* begin *

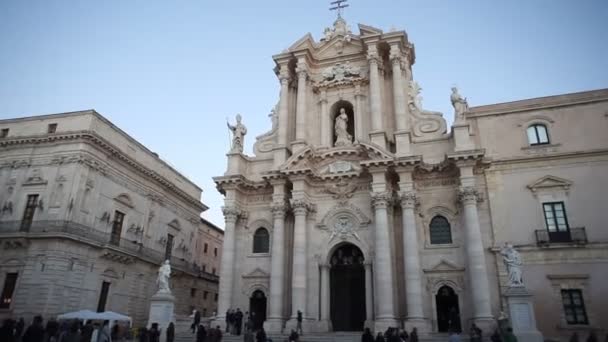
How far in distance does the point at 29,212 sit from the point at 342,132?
18371 millimetres

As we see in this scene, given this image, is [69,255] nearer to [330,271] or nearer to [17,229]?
[17,229]

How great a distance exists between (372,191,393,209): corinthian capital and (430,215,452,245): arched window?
105 inches

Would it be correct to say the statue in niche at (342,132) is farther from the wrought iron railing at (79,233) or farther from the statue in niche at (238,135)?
the wrought iron railing at (79,233)

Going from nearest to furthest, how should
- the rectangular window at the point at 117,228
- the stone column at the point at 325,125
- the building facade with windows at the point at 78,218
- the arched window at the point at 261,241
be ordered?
1. the building facade with windows at the point at 78,218
2. the arched window at the point at 261,241
3. the stone column at the point at 325,125
4. the rectangular window at the point at 117,228

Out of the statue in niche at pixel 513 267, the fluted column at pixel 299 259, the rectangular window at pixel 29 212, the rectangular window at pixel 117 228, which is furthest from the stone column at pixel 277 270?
the rectangular window at pixel 29 212

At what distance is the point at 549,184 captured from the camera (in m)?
21.2

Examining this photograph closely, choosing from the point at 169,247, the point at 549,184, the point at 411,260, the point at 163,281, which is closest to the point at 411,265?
the point at 411,260

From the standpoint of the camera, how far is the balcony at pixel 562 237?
65.3 ft

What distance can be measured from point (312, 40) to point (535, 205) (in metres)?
15.6

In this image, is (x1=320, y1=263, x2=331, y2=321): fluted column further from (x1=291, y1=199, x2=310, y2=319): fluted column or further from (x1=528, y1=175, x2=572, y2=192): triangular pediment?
(x1=528, y1=175, x2=572, y2=192): triangular pediment

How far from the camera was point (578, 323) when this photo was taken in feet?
62.4

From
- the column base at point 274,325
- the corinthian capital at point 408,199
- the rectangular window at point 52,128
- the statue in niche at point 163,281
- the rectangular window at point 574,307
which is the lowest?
the column base at point 274,325

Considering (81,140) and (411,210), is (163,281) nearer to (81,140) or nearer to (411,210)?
(81,140)

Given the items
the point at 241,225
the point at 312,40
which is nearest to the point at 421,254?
the point at 241,225
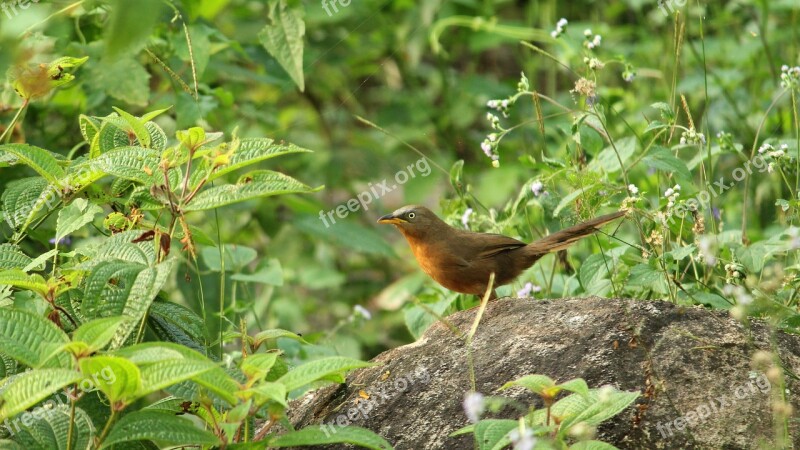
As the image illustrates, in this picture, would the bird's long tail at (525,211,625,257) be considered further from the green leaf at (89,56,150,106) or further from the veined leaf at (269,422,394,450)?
the green leaf at (89,56,150,106)

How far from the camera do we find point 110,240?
2.57 metres

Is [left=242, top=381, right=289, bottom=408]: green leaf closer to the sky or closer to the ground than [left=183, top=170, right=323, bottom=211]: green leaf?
closer to the ground

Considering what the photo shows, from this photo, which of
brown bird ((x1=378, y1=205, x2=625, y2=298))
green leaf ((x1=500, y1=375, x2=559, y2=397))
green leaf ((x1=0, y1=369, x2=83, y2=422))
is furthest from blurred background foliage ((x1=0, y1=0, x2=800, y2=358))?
→ green leaf ((x1=0, y1=369, x2=83, y2=422))

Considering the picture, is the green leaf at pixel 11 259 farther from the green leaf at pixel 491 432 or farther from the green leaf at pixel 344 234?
the green leaf at pixel 344 234

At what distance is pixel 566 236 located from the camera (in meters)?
3.47

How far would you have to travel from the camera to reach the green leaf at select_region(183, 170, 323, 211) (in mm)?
2461

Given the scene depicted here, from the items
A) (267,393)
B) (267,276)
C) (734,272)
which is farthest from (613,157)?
(267,393)

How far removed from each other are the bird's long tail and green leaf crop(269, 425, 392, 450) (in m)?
1.39

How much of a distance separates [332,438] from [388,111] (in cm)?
544

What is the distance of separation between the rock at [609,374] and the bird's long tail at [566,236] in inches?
16.4

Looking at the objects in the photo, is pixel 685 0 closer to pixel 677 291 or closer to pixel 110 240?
pixel 677 291

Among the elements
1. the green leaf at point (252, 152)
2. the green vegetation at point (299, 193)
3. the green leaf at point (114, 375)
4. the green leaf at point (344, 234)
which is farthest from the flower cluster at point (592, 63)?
the green leaf at point (344, 234)

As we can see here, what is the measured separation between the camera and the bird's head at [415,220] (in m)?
4.04

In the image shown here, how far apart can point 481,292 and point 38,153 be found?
1.75 m
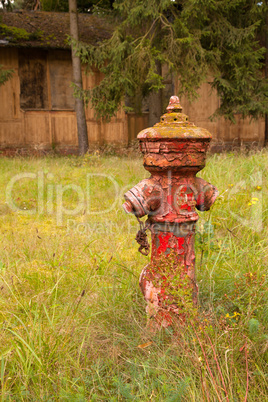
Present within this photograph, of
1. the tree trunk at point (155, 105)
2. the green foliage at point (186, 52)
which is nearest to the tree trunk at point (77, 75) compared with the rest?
the green foliage at point (186, 52)

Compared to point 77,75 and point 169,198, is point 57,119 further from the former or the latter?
point 169,198

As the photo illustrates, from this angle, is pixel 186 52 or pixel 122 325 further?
pixel 186 52

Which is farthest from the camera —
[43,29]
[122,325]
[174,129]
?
[43,29]

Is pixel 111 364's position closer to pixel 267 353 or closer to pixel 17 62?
pixel 267 353

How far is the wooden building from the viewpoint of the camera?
488 inches

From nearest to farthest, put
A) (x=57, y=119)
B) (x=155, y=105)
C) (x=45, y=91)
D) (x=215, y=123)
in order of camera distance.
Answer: (x=155, y=105), (x=45, y=91), (x=57, y=119), (x=215, y=123)

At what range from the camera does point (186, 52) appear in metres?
9.14

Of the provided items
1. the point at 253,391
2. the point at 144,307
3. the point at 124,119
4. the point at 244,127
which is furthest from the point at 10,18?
the point at 253,391

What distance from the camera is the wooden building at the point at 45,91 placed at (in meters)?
12.4

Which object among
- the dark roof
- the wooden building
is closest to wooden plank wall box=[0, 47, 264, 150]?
the wooden building

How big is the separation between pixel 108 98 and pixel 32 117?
4188 mm

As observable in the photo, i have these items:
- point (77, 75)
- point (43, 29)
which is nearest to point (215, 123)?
point (77, 75)

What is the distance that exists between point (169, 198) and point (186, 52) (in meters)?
7.96

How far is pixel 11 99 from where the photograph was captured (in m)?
12.6
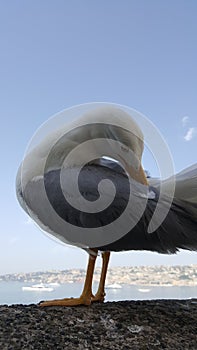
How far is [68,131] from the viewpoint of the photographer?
9.61 ft

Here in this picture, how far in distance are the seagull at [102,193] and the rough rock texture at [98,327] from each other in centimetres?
19

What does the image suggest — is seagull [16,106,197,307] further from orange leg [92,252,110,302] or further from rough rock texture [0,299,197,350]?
rough rock texture [0,299,197,350]

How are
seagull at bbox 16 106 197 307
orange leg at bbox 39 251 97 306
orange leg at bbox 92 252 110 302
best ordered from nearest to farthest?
seagull at bbox 16 106 197 307, orange leg at bbox 39 251 97 306, orange leg at bbox 92 252 110 302

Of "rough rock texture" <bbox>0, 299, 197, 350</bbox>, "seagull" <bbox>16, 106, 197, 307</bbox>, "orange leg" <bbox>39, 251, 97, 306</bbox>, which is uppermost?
"seagull" <bbox>16, 106, 197, 307</bbox>

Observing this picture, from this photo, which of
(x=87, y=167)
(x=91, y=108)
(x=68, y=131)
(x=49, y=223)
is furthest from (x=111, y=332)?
(x=91, y=108)

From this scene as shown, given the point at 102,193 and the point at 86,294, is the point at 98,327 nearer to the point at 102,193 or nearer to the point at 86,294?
the point at 86,294

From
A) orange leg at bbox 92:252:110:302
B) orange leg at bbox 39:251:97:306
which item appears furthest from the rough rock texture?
orange leg at bbox 92:252:110:302

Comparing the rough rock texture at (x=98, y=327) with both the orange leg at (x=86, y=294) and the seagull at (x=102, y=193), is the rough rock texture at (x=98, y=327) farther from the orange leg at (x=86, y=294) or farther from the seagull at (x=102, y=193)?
the seagull at (x=102, y=193)

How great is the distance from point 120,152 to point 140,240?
54 centimetres

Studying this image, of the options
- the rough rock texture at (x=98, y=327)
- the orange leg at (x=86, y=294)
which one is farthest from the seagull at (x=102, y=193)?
the rough rock texture at (x=98, y=327)

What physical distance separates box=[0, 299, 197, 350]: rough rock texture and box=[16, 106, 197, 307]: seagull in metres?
0.19

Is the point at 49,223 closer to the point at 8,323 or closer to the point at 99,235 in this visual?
the point at 99,235

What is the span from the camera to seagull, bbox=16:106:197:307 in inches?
101

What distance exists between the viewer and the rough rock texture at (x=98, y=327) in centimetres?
224
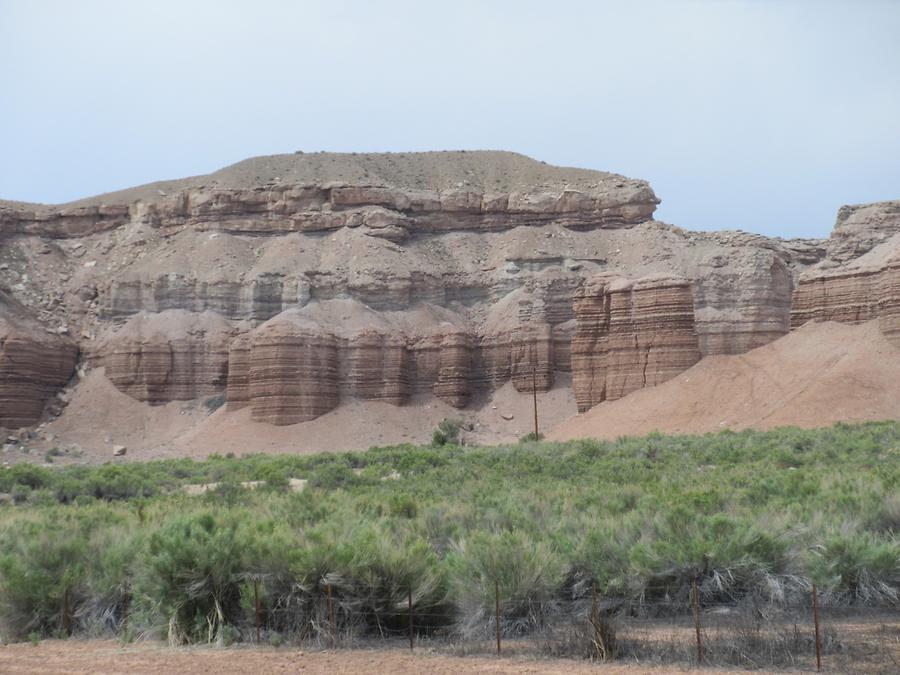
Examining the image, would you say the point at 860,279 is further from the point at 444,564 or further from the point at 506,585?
the point at 506,585

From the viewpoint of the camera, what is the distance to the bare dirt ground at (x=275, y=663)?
11.5 metres

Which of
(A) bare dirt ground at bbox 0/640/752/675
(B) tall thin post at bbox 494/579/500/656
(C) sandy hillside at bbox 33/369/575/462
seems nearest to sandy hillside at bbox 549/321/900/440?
(C) sandy hillside at bbox 33/369/575/462

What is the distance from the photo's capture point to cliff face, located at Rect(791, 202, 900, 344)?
1839 inches

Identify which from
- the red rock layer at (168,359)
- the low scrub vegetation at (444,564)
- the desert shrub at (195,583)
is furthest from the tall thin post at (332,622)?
the red rock layer at (168,359)

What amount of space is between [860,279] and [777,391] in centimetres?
750

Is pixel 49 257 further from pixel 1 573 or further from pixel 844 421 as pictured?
pixel 1 573

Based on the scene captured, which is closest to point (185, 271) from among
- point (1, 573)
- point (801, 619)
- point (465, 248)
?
point (465, 248)

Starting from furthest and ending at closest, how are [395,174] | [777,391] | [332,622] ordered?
[395,174] < [777,391] < [332,622]

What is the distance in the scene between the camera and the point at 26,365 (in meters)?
64.7

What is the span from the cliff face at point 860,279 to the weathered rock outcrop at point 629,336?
18.4 ft

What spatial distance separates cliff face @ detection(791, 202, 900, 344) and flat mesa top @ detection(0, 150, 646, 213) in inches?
882

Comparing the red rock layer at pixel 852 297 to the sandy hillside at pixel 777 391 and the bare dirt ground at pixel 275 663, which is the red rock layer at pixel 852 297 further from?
the bare dirt ground at pixel 275 663

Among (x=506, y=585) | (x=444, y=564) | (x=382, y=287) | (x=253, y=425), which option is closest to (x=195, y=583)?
(x=444, y=564)

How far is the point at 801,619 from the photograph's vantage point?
1301cm
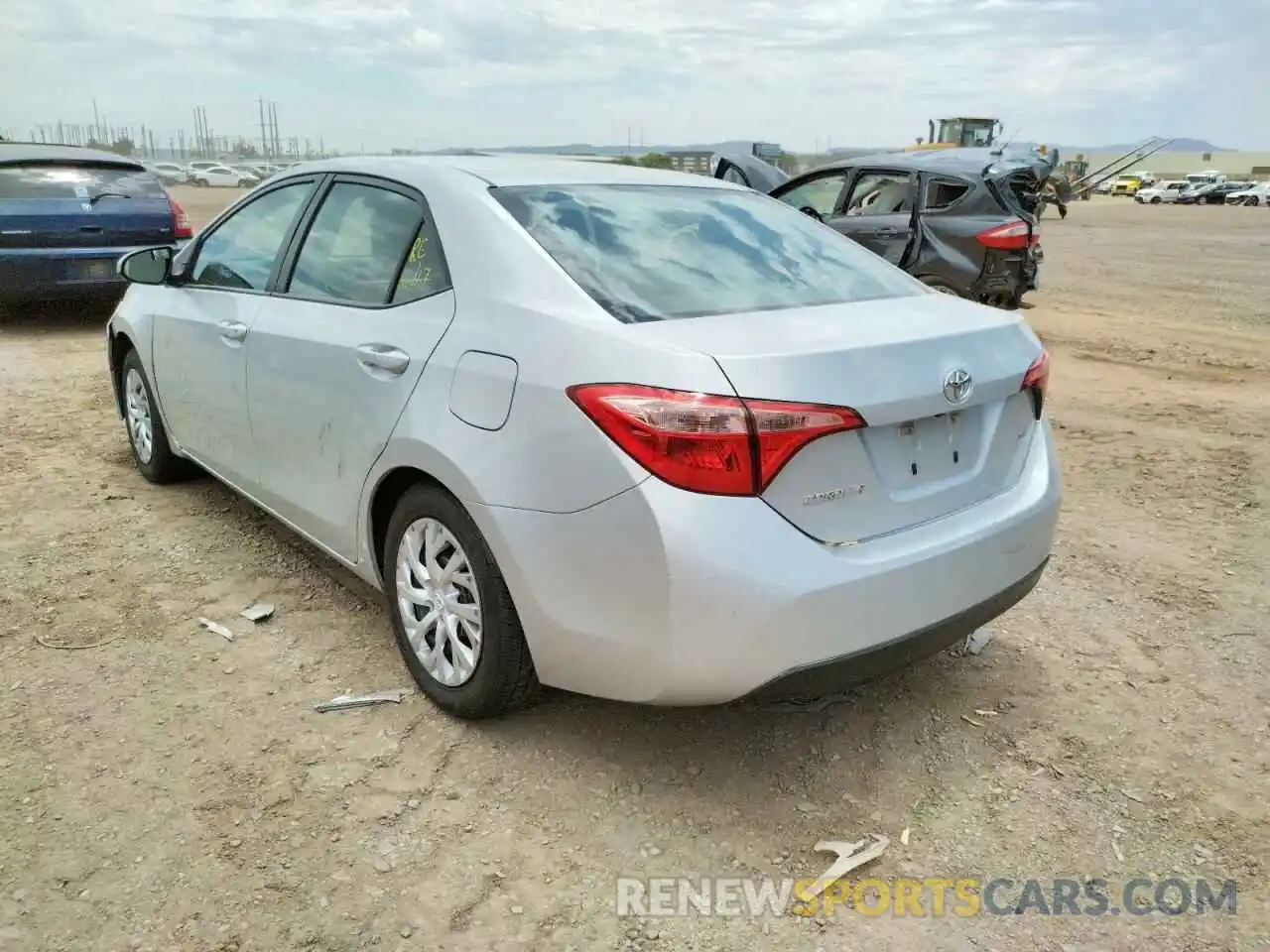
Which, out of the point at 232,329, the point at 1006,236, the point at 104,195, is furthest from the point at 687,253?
the point at 104,195

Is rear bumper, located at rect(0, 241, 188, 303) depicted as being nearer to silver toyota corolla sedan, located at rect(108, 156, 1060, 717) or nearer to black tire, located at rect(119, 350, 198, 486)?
black tire, located at rect(119, 350, 198, 486)

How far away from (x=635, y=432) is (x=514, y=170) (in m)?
1.41

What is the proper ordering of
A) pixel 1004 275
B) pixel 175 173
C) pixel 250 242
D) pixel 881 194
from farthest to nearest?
pixel 175 173
pixel 881 194
pixel 1004 275
pixel 250 242

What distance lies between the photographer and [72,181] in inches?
343

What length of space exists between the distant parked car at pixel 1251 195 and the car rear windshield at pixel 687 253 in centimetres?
5931

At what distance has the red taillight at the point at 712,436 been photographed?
7.24 ft

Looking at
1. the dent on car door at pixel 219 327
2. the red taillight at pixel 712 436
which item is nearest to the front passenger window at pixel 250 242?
the dent on car door at pixel 219 327

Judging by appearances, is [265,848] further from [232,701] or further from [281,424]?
[281,424]

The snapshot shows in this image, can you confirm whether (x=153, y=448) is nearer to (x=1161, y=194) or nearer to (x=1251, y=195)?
(x=1251, y=195)

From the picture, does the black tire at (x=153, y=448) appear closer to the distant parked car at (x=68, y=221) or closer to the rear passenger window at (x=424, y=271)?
the rear passenger window at (x=424, y=271)

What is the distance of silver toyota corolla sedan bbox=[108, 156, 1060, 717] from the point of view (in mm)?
2254

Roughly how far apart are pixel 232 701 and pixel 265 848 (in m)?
0.76

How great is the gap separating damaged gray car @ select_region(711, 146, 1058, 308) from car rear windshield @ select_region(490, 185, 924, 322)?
5.44 meters

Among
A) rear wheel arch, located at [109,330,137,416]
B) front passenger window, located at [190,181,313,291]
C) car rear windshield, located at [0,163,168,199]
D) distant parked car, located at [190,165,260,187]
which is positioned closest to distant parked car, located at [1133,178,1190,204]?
distant parked car, located at [190,165,260,187]
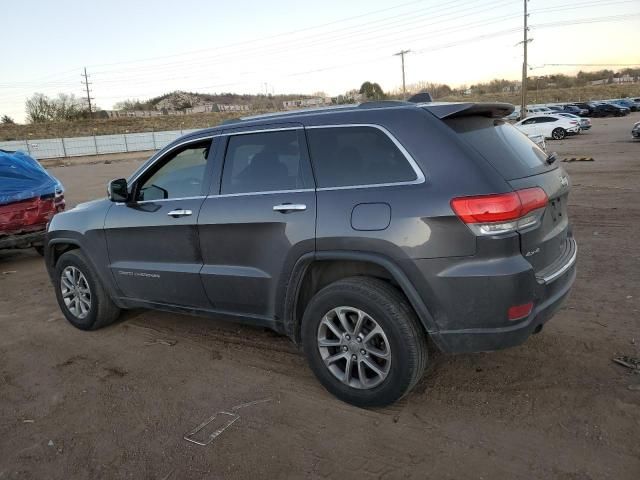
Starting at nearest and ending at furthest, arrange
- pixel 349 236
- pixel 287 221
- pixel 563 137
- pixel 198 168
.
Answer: pixel 349 236 < pixel 287 221 < pixel 198 168 < pixel 563 137

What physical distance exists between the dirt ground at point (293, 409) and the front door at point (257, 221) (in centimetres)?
66

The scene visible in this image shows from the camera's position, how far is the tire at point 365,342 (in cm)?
319

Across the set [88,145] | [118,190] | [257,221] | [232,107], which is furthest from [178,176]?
[232,107]

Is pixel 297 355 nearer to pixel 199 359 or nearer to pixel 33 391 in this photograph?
pixel 199 359

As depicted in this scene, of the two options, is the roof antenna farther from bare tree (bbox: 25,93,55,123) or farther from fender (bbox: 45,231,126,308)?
bare tree (bbox: 25,93,55,123)

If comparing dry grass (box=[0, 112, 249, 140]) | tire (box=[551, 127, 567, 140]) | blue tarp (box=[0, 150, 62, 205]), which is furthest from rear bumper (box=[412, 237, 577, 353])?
dry grass (box=[0, 112, 249, 140])

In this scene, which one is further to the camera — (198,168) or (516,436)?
(198,168)

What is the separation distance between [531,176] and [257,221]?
178cm

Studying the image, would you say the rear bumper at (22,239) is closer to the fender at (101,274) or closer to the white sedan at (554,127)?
the fender at (101,274)

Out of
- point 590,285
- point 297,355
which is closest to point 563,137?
point 590,285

* end *

#### [Brief]
Could you copy the entries word for word, starting with the line that contains "How great is the gap" and continuing through the end of the entries, with both of those included? Leave out the pictures.

#### [Response to this task]
How great is the gap separating damaged gray car @ select_region(711, 146, 1058, 308) from car rear windshield @ select_region(490, 185, 924, 322)?
5.44 meters

Among
A) rear wheel arch, located at [109,330,137,416]
B) front passenger window, located at [190,181,313,291]
C) car rear windshield, located at [0,163,168,199]
D) distant parked car, located at [190,165,260,187]
which is positioned closest to distant parked car, located at [1133,178,1190,204]?
distant parked car, located at [190,165,260,187]
Starting at nearest and ending at furthest, arrange
- pixel 349 236
- pixel 287 221
- pixel 563 137
- pixel 198 168
.
Answer: pixel 349 236 < pixel 287 221 < pixel 198 168 < pixel 563 137

What physical distance exists between the dirt ground at point (293, 409) and the front door at point (257, 221) (in centimetres)?
66

The scene visible in this image shows from the camera's position, how far is the tire at point 365,342 (in cm)?
319

Across the set [88,145] | [118,190] | [257,221] | [232,107], which is furthest from [178,176]?
[232,107]

Is pixel 297 355 nearer to pixel 199 359 or nearer to pixel 33 391 in this photograph?
pixel 199 359

As depicted in this scene, of the two options, is the roof antenna farther from bare tree (bbox: 25,93,55,123) or farther from fender (bbox: 45,231,126,308)?
bare tree (bbox: 25,93,55,123)

If comparing dry grass (box=[0, 112, 249, 140]) | tire (box=[551, 127, 567, 140]) | blue tarp (box=[0, 150, 62, 205]), which is furthest from rear bumper (box=[412, 237, 577, 353])?
dry grass (box=[0, 112, 249, 140])

In this scene, which one is further to the camera — (198,168) or (516,436)?
(198,168)

What is the separation distance between [531,176] and [257,221]?
178cm

Studying the image, would you say the rear bumper at (22,239) is closer to the fender at (101,274) or closer to the white sedan at (554,127)?
the fender at (101,274)

Out of
- point 590,285
- point 297,355
which is closest to point 563,137?
point 590,285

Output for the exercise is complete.